Qi Cheng and Rachel Mayberry have a new paper on PNAS

Alumna Qi Cheng (Ph.D. 2020, currently assistant professor in the linguistics department at the University of Washington), faculty member Rachel Mayberry, Eric Halgren and Austin Roth (both at UC San Diego), and Denise Klein and Jen-Kai Chen (both at the Montreal Neurological Institute, MNI) just published the paper “Restricted language access during childhood affects adult brain structure in selective language regions” in the Proceedings of the National Academy of Sciences (PNAS), Vol. 120(7). The paper shows effects of the childhood language environment on grey matter development in language relevant regions in the adult brain. These findings show that the growing brain needs linguistic stimulation for the brain-language system to fully develop.

Emily Davis presented at the Linguistic Society of America, 2023 Annual meeting

Graduate student Emily Davis presented both a talk and a poster at the Linguistic Society of America Annual Meeting 2023 in Denver, which was held January 5-8, 2023. The title of the talk was “Multiple center-embedding is more common in verb-final languages” and the abstract can be seen here. The poster was entitled “Learnability and emergence of dependency structures in an artificial language”, the abstract can be seen here, while the poster is below.

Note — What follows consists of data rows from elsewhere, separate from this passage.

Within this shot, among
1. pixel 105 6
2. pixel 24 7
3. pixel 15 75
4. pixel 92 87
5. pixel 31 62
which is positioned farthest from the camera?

Michelle Yuan has a new article in Language

Faculty member Michelle Yuan has a new paper in Language:

Yuan, Michelle. 2022. Ergativity and object movement across Inuit. Language 98(3): 510-551. doi: https://doi.org/10.1353/lan.0.0270

Abstract:

Although the Inuit language is generally characterized as ergative, it has been observed that the ergative case patterning is relatively weaker in certain Eastern Canadian varieties, resulting in a more accusative appearance (e.g. Johns 2001, 2006, Carrier 2017). This article presents a systematic comparison of ergativity in three Inuit varieties, as a lens into the properties of case alignment and clause structure in Inuit more broadly. Building on the previous insight that ergativity in Inuit is tied to object movement to a structurally high position (Bittner 1994, Bittner & Hale 1996a,b, Woolford 2017), I demonstrate that the relative robustness of the ergative patterning across Inuit is tightly correlated with the permissibility of object movement—and not determined by the morphosyntactic properties of ERG subjects, which are uniform across Inuit. I additionally relate this correlation to another point of variation across Inuit concerning the status of object agreement as affixes vs. pronominal clitics (Yuan 2021). These connections offer testable predictions for the status of ergativity across the entire Inuit dialect continuum and yield crosslinguistic implications for the typology of case alignment, especially in how it interacts with the syntactic position of nominals.